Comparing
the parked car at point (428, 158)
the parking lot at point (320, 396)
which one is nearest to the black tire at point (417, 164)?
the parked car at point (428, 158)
-------------------------
◆ Instructions for the task:
Copy every entry above word for word, keeping each line as it stands.

◆ Answer to this task:
Comparing
the parked car at point (428, 158)
the parking lot at point (320, 396)
which one is nearest to the black tire at point (417, 164)?
the parked car at point (428, 158)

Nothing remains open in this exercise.